A court cannot look beyond the pleadings in deciding a Rule 12(b)(6) motion. Spivey v. Robertson, 197 F.3d 772, 774 (5th Cir. 1999). Pleadings in the Rule 12(b)(6) context include attachments to the complaint. In re Katrina Canal Breaches Litig., 495 F.3d 191, 205 (5th Cir. 2007). Documents "attache[d] to a motion to dismiss are considered to be part of the pleadings, if they are referred to in the plaintiff's complaint and are central to her claim." Collins v. Morgan Stanley Dean Witter, 224 F.3d 496, 498-99 (5th Cir. 2000) (quoting Venture Assocs. Corp. v. Zenith Data Sys. Corp., 987 F.2d 429, 431 (7th Cir. 1993)). "Although the Fifth Circuit has not articulated a test for determining when a document is central to a plaintiff's claims, the case law suggests that documents are central when they are necessary to establish an element of one of the plaintiff's claims. Thus, when a plaintiff's claim is based on the terms of a contract, the documents constituting the contract are central to the plaintiff's claim." Kaye v. Lone Star Fund V (U.S.), L.P., 453 B.R. 645, 662 (N.D. Tex. 2011). "However, if a document referenced in the plaintiff's complaint is merely evidence of an element of the plaintiff's claim, then the court may not incorporate it into the complaint." Id.
In addition, "it is clearly proper in deciding a 12(b)(6) motion to take judicial notice of matters of public record." Norris v.

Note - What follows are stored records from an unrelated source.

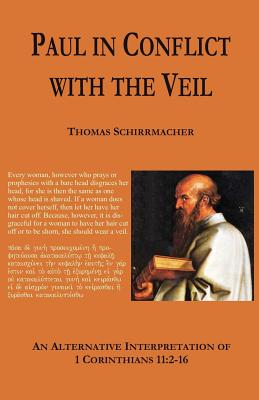 Paul in Conflict with the Veil - Schirrmacher, Thomas
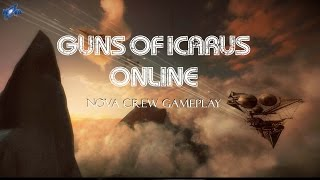 Guns of Icarus Online - Gameplay
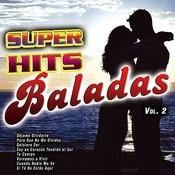 Super Hits Baladas Vol. 2 Songs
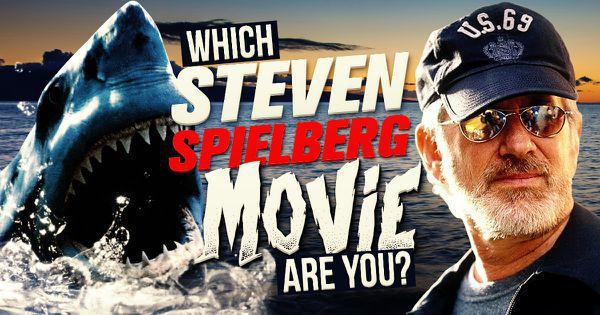 Which of the Famous Steven Spielberg Movies Are You?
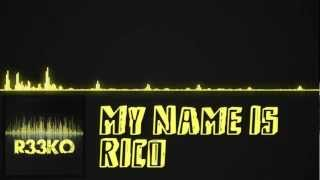 My Name is Rico - R33KO Productions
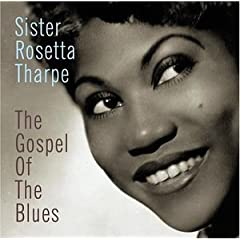 The Gospel of Blues by Sister Rosetta Tharpe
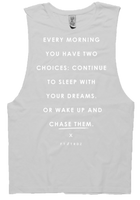 EVERY MORNING YOU HAVE TWO CHOICES:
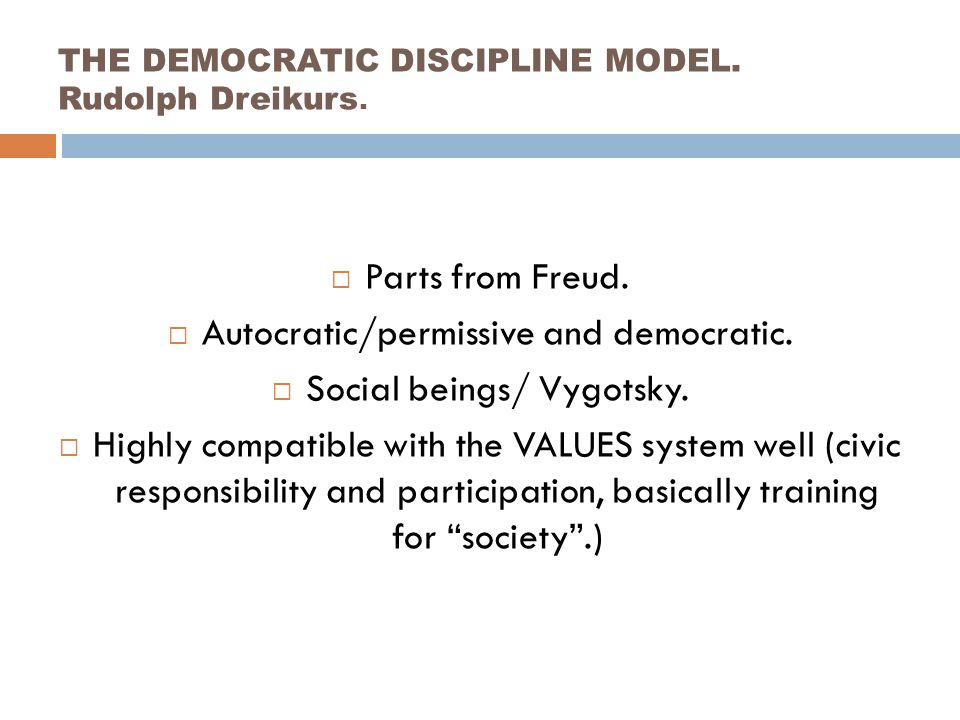 THE DEMOCRATIC DISCIPLINE MODEL. Rudolph Dreikurs.  Parts from Freud.  Autocratic/permissive and democratic.  Social beings/ Vygotsky.  Highly com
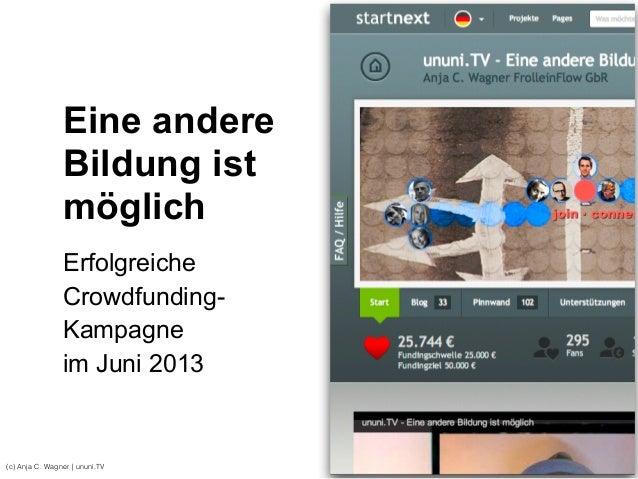 (c) Anja C. Wagner   ununi.TV Eine andere Bildung ist möglich Erfolgreiche Crowdfunding- Kampagne  im Juni 2013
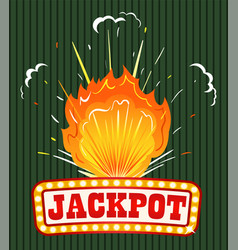 jackpot caption on signboard explosion with fire vector image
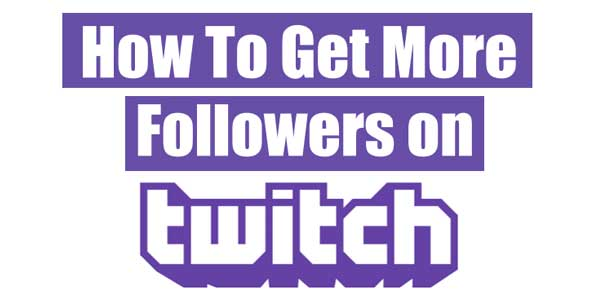 How-To-Get-More-Followers-On-Twitch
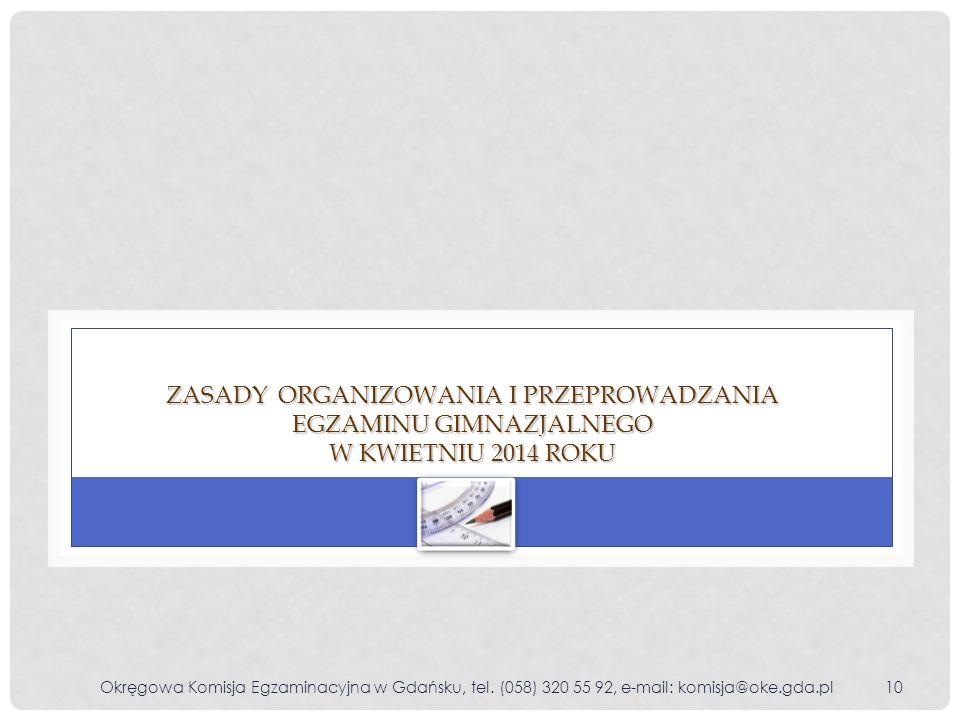 Zasady organizowania i przeprowadzania egzaminu gimnazjalnego w kwietniu 2014 roku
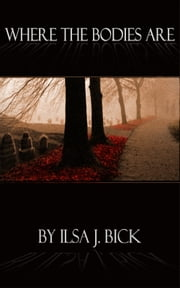 Where the Bodies Are ebook by Ilsa J. Bick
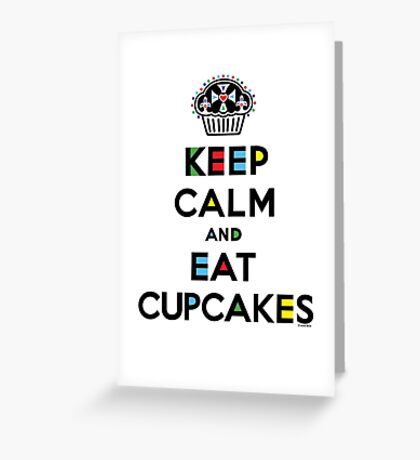 Keep Calm and Eat Cupcakes - mondrian  Greeting Card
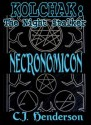 Kolchak: Necronomicon - C.J. Henderson, Robert Hack, Jason Jensen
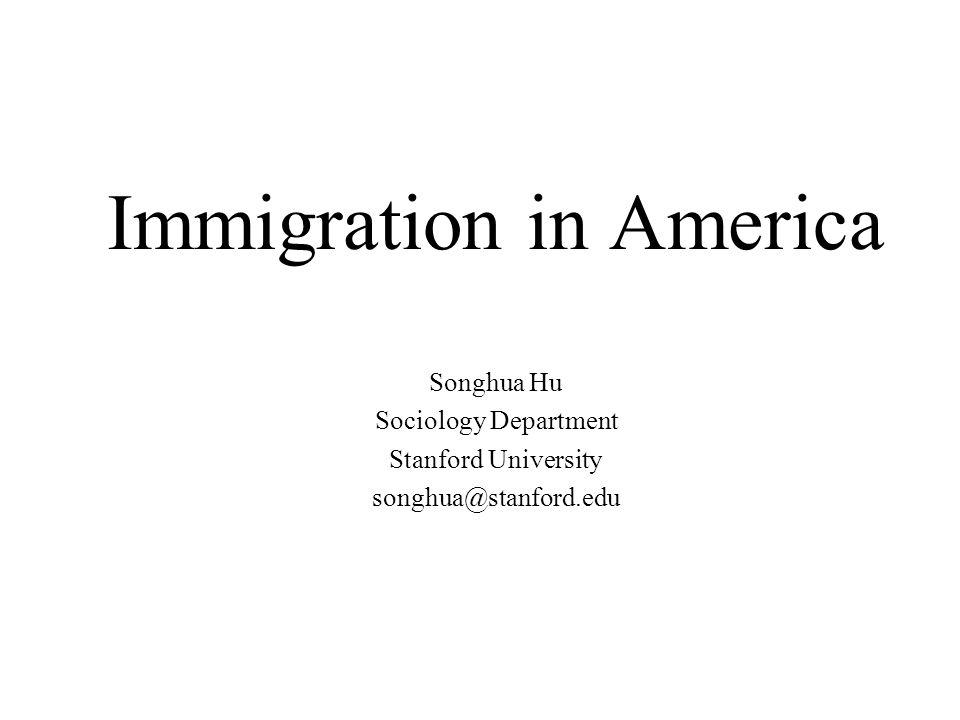Immigration in America Songhua Hu Sociology Department Stanford University songhua@stanford.edu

Hearst Trust, 500 F.3d 454, 461 n.9 (5th Cir. 2007); accord Tellabs, Inc. v. Makor Issues & Rights, Ltd., 551 U.S. 308, 322 (2008) (directing courts to "consider the complaint in its entirety, as well as other sources courts ordinarily examine when ruling on Rule 12(b)(6) motions to dismiss, in particular, documents incorporated into the complaint by reference, and matters of which a court may take judicial notice"); United States v. GSD&M Idea City LLC, No. 3:11-cv-1154-O, 2014 WL 11320447, at *2 (N.D. Tex. June 10, 2014) (applying that standard to motions under Rule 12(c)).
Analysis
The Court previously set out the applicable background of this action. See Saleh v. Time Warner Cable, No. 3:16-cv-2782-G-BN, 2017 WL 979061 (N.D. Tex. Feb. 17, 2017), rec. adopted, 2017 WL 958614 (N.D. Tex. Mar. 13, 2017). The undersigned need not repeat those details here and will instead focus on the allegations in Saleh's amended complaint. See Dkt. No. 31.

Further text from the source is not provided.